Разумеется, Родина очень быстро приспособила Линдта к войне, как приспосабливала к ней все, что считала хоть сколько-нибудь полезным. Линдт не возражал — какая разница, к чему в итоге применяли его выводы — к усилению обороны страны или к увеличению молочных надоев. Это была не неразборчивость, не душевная тугоухость, а твердый и осознанный расчет. Во-первых, Линдт был начисто лишен нелогических человеческих сантиментов, во-вторых, процесс решения очередной научной задачи интересовал его куда больше конечного результата, в-третьих, он был взрослый и очень умный человек — в отличие от многих своих последователей, которые сперва азартно изобретали водородную бомбу, а потом так же азартно в этом каялись. Физика же, по мнению Линдта, была самым неподходящим занятием для бздунов. Или ты физик и идешь до конца, или просто трусливый лживый недоучка. Фарисеев Линдт не выносил.
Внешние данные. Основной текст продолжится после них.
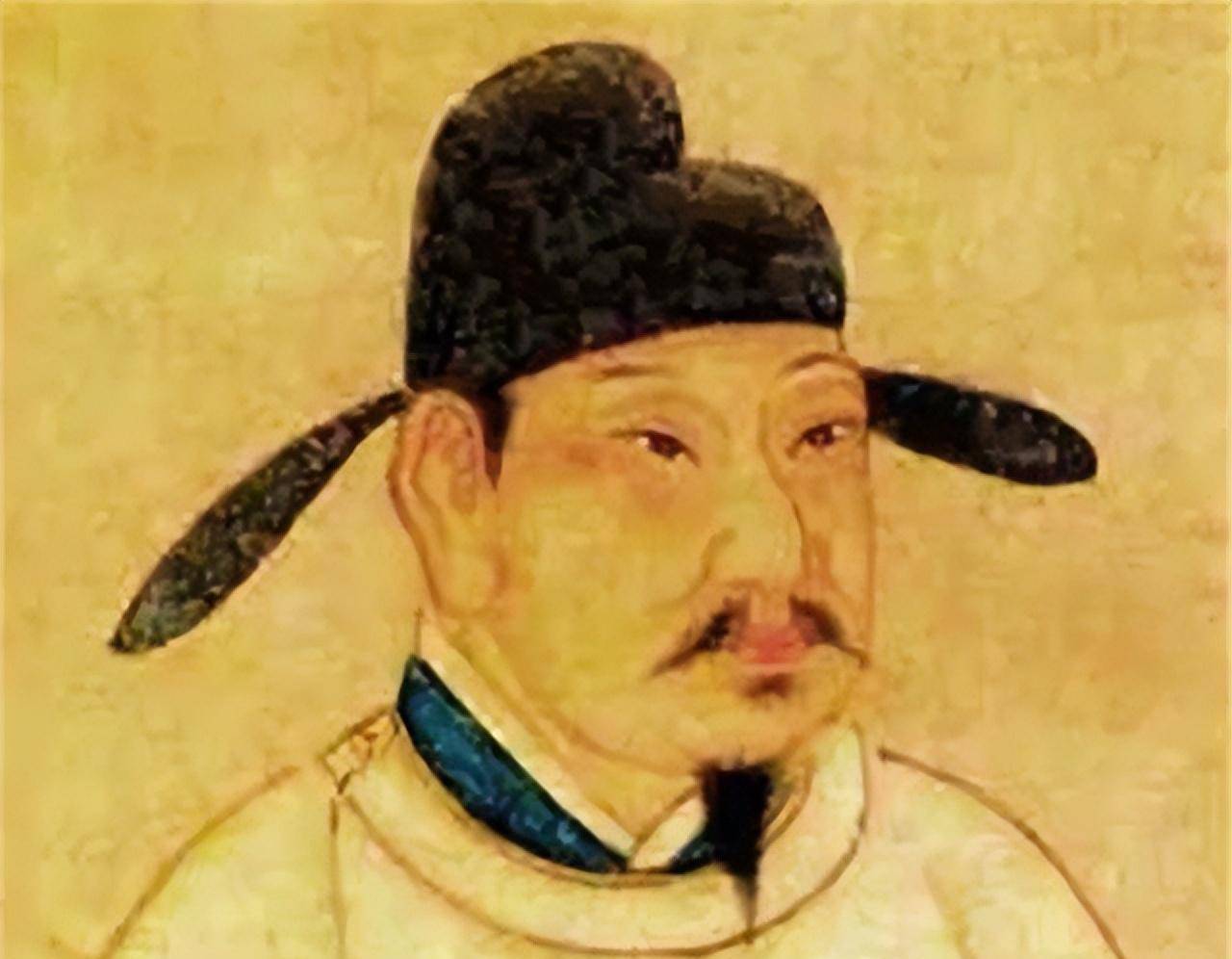 高力士在玄宗朝的功绩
Трудно сказать, почему его не пустили в расход или хотя бы не посадили. Может быть, потому что он был невероятно, почти анекдотически непрактичен и нечестолюбив, а во всех сталинских делах — только копни — на свет вылезают банальные человеческие страстишки — деньги, почести, слава, которых никогда не хватает на всех желающих. Может, дело было в чувстве юмора — все-таки сражаться с человеком, который все время смеется, не только бессмысленно, но и унизительно для нападающего. А может, секрет таился в пресловутой гениальности — Линдт был на вид совершенно как все, но по каким-то едва уловимым признакам, по незаметному, но сильному перекосу по всем привычным швам отличался не просто от своего биологического вида, но, возможно, и от белковых форм существования жизни вообще. Скорость, с которой он думал. Отчетливый, чуточку механический смех. Великолепное пренебрежение любыми нормами размеренной человеческой морали. Манера быстро, по-обезьяньи, почесывать выпуклые гениталии. Хаос, который он производил, — жуткий, первобытный, вещественный хаос. Линдт был явно иной, нездешней закваски — очень может быть, что даже на клеточном, биохимическом уровне. Это было совершенно ясно — и очень страшно. По-настоящему страшно. Тем, разумеется, кто был в силах понять.